Menurutku serial Narcos: Mexico menarik karena menampilkan tokoh-tokoh dari cerita yang sudah kami akrabi seumur hidup. Kakakku dulu mengoleksi CD dari El TRI [band rock Meksiko]. Ada satu lagu yang aku suka banget berjudul “Sara.” Udah sering banget aku ndengerin lagu itu, tapi baru sekarang aku sadar mereka ngomongin sosok Caro Quintero di lagunya. Aku juga tahu Don Neto dan Miguel Ángel Félix Gallardo itu siapa melalui musik; aku juga tahu balada narkoba dari Los Tigres del Norte yang berjudul “El Jefe de Jefes” juga tentang pengedar legendaris Félix Gallardo.

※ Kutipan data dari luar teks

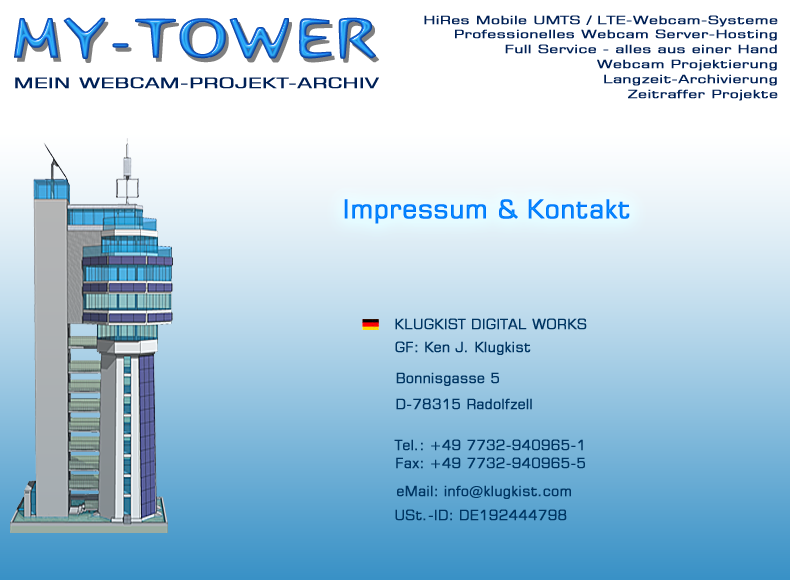 MY-TOWER
MEIN WEBCAM-PROJEKT-ARCHIV

HiRes Mobile UMTS / LTE-Webcam-Systeme
Professionelles Webcam Server-Hosting
Full Service - alles aus einer Hand
Webcam Projektierung
Langzeit-Archivierung
Zeitraffer Projekte

Impressum & Kontakt

KLUGKIST DIGITAL WORKS
GF: Ken J. Klugkist

Bonnisgasse 5

D-78315 Radolfzell

Tel.: +49 7732-940965-1
Fax: +49 7732-940965-5

eMail: info@klugkist.com
USt.-ID: DE192444798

Dulu pernah ada masa ketika aku rutin mengkonsumsi LSD senilai 1.000 pesos [Rp 728.000] setiap minggu. Aku mulai kehilangan akal sehat, kayak Caro Quintero dalam episode di mana dia berhenti pakai kokain. Otakku berantakan. Aku mulai mengalami kilas balik dan halusinasi; bahkan saat aku enggak mengambil LSD, aku seperti melihat setan dan monster.